— start SELECTION —
Appendix A Some Technical Considerations for Limiting DAGs

In this appendix, we discuss the notion of convergence of a sequence of finite DAGs $(G_{k})_{k\in\mathbb{N}}$ to a limit which is an infinite DAG. This allows us to define a limiting DAG $G(\infty)$ (which is the temporal limit of the blockchain DAG) and characterize the confirmed blocks contained in the limiting DAG. Such problems of convergence are studied in [2, 9, 5].

We use the space $\mathcal{B}_{*}$ of locally finite, connected, and rooted DAGs where each vertex has a unique mark as defined in [2]. We consider the metric space $(\mathcal{B}_{*},d_{*})$ where $d_{*}(G_{1},G_{2})=\frac{1}{r+1}$ if $r$ is the least non-negative integer such that the $r$ -balls centered at the roots of $G_{1}$ and $G_{2}$ are equal. If $G_{1},G_{2}$ are finite DAGs in $\mathcal{B}_{*}$ with $G_{1}=G_{2}$ , we use the convention that $d_{*}(G_{1},G_{2})=0$ as for any large enough radius $r$ , the $r$ -ball encompasses the entire (finite) DAG. It is established in [2] that $(\mathcal{B}_{*},d_{*})$ is a complete metric space.

Lemma 5.

Any sequence of rooted DAGs $(G_{k})_{k\in\mathbb{N}}$ satisfying the following conditions is Cauchy in $(\mathcal{B}_{*},d_{*})$ :

•

Every DAG in $(G_{k})_{k}$ has the same root vertex.
•

$G_{k}$ is connected for all $k\in\mathbb{N}$ .
•

$G_{k}\subseteq G_{k+1}$ for all $k\in\mathbb{N}$ .
•

There exists $n\in\mathbb{N}$ such that no vertex in $G_{k}$ has degree greater than $n$ , for all $k\in\mathbb{N}$ .

Furthermore, the limit $\lim_{k\to\infty}G_{k}=\bigcup_{k\in\mathbb{N}}G_{k}$ .

Proof.

For all $k\in\mathbb{N}$ , denote by $V_{k}^{r}$ the vertices of $G_{k}$ within $r$ hops of the root. It is clear that for each $r\in\mathbb{N}$ , there is a finite index $k_{r}$ such that for $m\geq k_{r}$ , $V_{m}^{r}=V_{k_{r}}^{r}$ , for otherwise there exists a finite index $n_{r}$ such that some vertex in the $r$ -ball of the root of $G_{n_{r}}$ has degree greater than $n$ .

In particular, for any two indices $m,l\geq k_{r}$ , $d_{*}(G_{m},G_{l})\leq\frac{1}{r+1}$ as the $r$ -balls centered at their common root vertices agree. It follows immediately that the sequence $(G_{k})_{k\in\mathbb{N}}$ is Cauchy in $(\mathcal{B}_{*},d_{*})$ . ∎

The first three conditions imposed in Lemma 5 are immediate from the construction of our system model in Section 2 by considering block 0 as the common root vertex and marking each block with its arrival index. The fourth condition is established for the tree and throughput-optimal policies in Lemma 3.
— end SELECTION —
— start SUPPLIED ENTRIES —
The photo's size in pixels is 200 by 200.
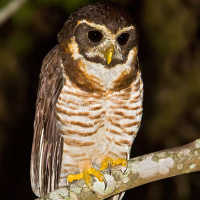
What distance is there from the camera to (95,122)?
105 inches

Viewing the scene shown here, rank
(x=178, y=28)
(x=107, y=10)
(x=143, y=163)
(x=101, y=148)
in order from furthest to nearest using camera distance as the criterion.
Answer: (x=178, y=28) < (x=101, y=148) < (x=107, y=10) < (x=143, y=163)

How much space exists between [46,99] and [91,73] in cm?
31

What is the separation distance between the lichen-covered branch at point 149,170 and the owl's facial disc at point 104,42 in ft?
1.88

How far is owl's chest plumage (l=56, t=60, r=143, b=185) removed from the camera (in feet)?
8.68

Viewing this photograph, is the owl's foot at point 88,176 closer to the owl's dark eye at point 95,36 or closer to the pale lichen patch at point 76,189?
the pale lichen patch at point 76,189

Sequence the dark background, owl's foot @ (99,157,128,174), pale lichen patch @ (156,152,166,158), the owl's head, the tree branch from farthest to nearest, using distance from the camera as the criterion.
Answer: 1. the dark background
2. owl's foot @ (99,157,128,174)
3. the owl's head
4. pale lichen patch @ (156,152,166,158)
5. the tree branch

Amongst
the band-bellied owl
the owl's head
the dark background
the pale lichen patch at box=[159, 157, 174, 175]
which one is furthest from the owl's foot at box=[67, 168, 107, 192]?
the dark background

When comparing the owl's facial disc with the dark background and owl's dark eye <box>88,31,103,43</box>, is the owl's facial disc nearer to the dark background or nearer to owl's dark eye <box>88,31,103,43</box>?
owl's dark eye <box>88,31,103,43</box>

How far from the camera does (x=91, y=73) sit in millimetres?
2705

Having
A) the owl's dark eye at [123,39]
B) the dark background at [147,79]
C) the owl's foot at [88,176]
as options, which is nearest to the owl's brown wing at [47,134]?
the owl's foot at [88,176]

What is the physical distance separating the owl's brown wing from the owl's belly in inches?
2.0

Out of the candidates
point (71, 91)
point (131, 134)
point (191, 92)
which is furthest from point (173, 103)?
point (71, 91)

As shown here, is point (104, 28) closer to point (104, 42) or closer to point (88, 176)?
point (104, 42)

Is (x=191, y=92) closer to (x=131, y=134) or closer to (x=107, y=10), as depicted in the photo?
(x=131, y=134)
— end SUPPLIED ENTRIES —
— start SUPPLIED ENTRIES —
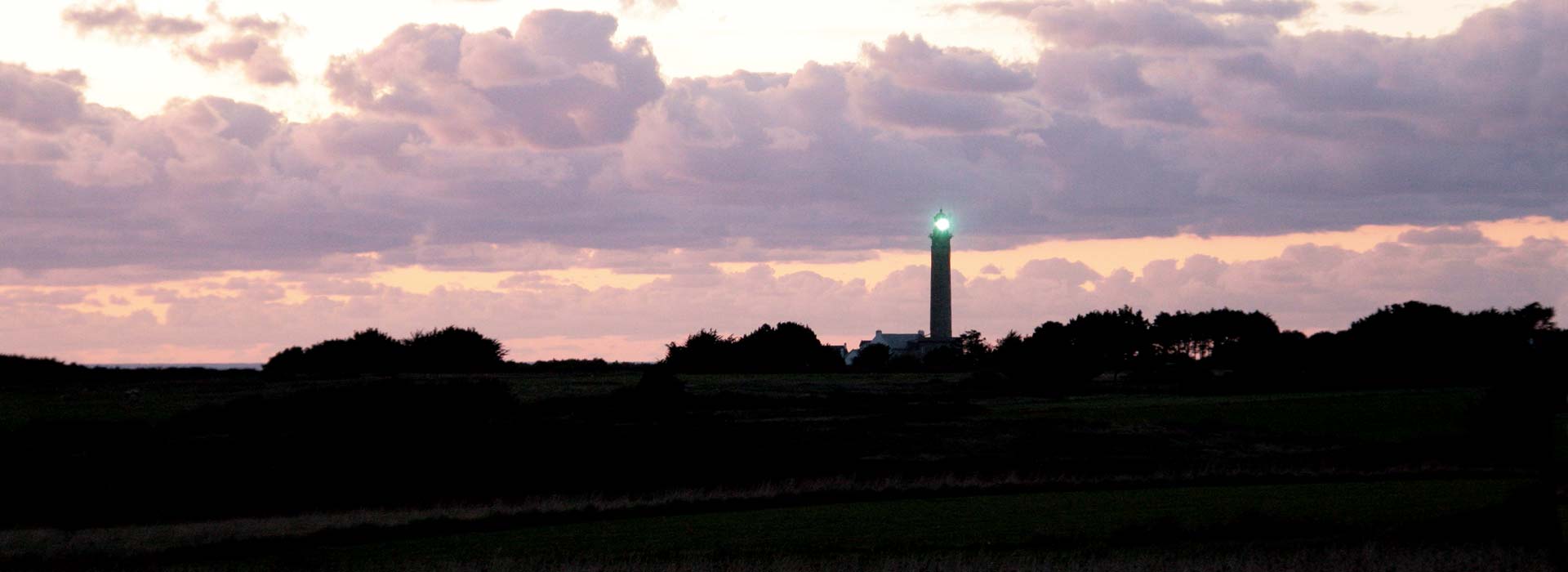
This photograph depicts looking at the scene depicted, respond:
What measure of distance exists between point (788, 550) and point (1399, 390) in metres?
— end SUPPLIED ENTRIES —
— start SUPPLIED ENTRIES —
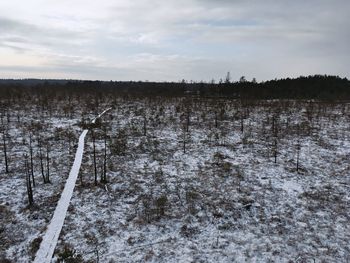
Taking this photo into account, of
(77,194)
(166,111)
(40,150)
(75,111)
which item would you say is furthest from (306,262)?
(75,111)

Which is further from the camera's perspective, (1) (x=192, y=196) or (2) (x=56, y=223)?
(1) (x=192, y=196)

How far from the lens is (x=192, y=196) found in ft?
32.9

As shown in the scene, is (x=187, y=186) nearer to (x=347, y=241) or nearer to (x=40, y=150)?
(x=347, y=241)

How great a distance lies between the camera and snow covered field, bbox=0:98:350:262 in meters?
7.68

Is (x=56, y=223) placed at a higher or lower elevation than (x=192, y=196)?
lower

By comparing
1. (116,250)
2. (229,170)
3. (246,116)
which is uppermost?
— end SUPPLIED ENTRIES —
* **OBJECTIVE 1**:
For each statement about the appendix on limiting DAGs, answer yes or no, and quote the words of the appendix that settle it.
(a) The appendix says the fourth condition of Lemma 5 is established in Lemma 3.
(b) The appendix marks each block with the time it was created.
(c) The DAGs in the space used are locally finite, connected, and rooted.
* **OBJECTIVE 2**: Extend the appendix on limiting DAGs past its last sentence.
The entries have nothing to do with the appendix on limiting DAGs.

* **FINAL ANSWER 1**:
(a) Yes: "The fourth condition is established for the tree and throughput-optimal policies in Lemma 3."
(b) No: "marking each block with its arrival index"
(c) Yes: "locally finite, connected, and rooted DAGs where each vertex has a unique mark"

* **FINAL ANSWER 2**:
Note by choosing $G_{k}$ to be $G(A_{k})$ , which is the blockchain at the moment of the $k$ -th block arrival, we have a sequence of graphs satisfying the conditions in Lemma 5, and thus $G(\infty)=\lim_{k\to\infty}G(A_{k})=\bigcup_{k\in\mathbb{N}}G(A_{k})$ .

Appendix B Proof of Proposition 1

Proof of Proposition 1.

We proceed by strong induction. For the base case, note that the edge from a vertex 1 must connect to vertex 0 by the definition of an edge selection policy.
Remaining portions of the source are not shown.